Personal information
- Born: January 19, 1989 (age 37) Wadesboro, North Carolina, U.S.
- Listed height: 6 ft 5 in (1.96 m)
- Listed weight: 310 lb (141 kg)

Career information
- High school: Wadesboro (NC) Anson
- College: Georgia (2007–2011);

Awards and highlights
- Scout.com, Rivals.com Freshman All-America First Team (2007); SEC All-Freshman Team (2007); North Carolina High School Gatorade Player of the Year (2006); USA Today High School All-American Second Team (2006);
- Stats at ESPN

= Trinton Sturdivant =

American football player (born 1989)

Trinton Sturdivant (born January 18, 1989) is an American former football offensive tackle. He played college football at the University of Georgia. Plagued by injuries, Strudivant retired from football in 2012.

==Early life==
Sturdivant attended Anson High School in Wadesboro, North Carolina, where he was an All-State offensive lineman. He was a SuperPrep and USA Today All-American and earned an invitation to play in the U.S. Army All-American Bowl.

Considered a four-star recruit by Rivals.com, Sturdivant ranked 14th among offensive guard prospects in the nation.

==College career==
As a true freshman in 2007, Sturdivant started all 13 games at left tackle for the Georgia Bulldogs. He became the first true freshman to start at that position in a season opener since Mike Fellows in 1989. He subsequently earned Freshman All-American First team honors by Scout.com and Rivals.com.

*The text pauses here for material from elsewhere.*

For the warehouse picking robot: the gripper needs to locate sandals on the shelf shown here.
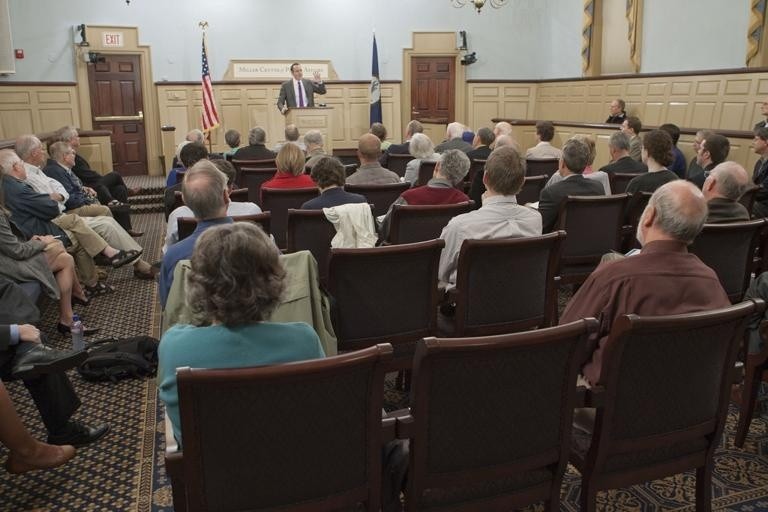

He missed the 2008 season after undergoing reconstructive surgery on injured left knee. He tore his anterior cruciate ligament in a preseason scrimmage.

He played in the 2009 season opening game against Oklahoma State where he reinjured his left knee. Sturdivant sat the rest of the season out from the injury.

Sturdivant is perhaps best known for his infamous celebration during the 2007 Florida-Georgia football game, where he was shown dancing in front of Florida players after the entire Georgia team stormed the field after their first touchdown of the game. This became known as the "Gator Stomp" as Georgia would go on to win by a score of 42–30.